**Aim:**
Count how many lines in the entries below contain the string "furthest", treating uppercase and lowercase as different. Reply with the number only.

**Available records:**
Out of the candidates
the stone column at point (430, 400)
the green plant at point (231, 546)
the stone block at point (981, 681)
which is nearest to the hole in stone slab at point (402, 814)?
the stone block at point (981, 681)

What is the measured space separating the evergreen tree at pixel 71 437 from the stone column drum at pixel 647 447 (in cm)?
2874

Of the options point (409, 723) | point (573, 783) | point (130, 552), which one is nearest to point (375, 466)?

* * *

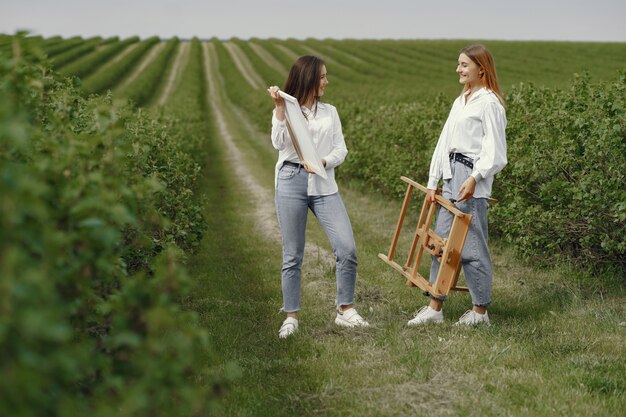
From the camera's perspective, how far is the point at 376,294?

---

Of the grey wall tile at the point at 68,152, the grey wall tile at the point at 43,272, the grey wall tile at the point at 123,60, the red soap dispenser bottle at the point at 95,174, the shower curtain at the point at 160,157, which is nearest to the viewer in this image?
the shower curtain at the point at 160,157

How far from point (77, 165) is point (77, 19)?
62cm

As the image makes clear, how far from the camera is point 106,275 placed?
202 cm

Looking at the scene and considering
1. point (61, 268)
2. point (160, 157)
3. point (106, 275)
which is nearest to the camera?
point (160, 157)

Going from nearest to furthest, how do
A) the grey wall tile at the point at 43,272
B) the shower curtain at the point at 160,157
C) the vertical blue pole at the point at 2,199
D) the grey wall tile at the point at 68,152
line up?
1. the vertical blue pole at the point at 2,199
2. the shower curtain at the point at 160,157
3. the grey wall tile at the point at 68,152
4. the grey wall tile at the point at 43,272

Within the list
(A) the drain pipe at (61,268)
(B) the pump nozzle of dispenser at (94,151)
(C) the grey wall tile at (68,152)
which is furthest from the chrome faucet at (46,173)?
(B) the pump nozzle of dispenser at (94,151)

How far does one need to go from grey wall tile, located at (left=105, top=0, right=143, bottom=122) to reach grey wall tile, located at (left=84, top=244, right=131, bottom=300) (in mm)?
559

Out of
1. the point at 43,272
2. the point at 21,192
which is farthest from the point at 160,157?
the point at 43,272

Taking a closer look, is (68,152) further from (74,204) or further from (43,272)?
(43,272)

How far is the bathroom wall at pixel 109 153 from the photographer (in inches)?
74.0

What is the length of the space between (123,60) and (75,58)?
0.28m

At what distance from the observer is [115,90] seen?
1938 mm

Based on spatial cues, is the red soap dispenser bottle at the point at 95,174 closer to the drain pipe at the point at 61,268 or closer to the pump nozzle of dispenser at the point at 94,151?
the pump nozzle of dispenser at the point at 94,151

**Final result:**
2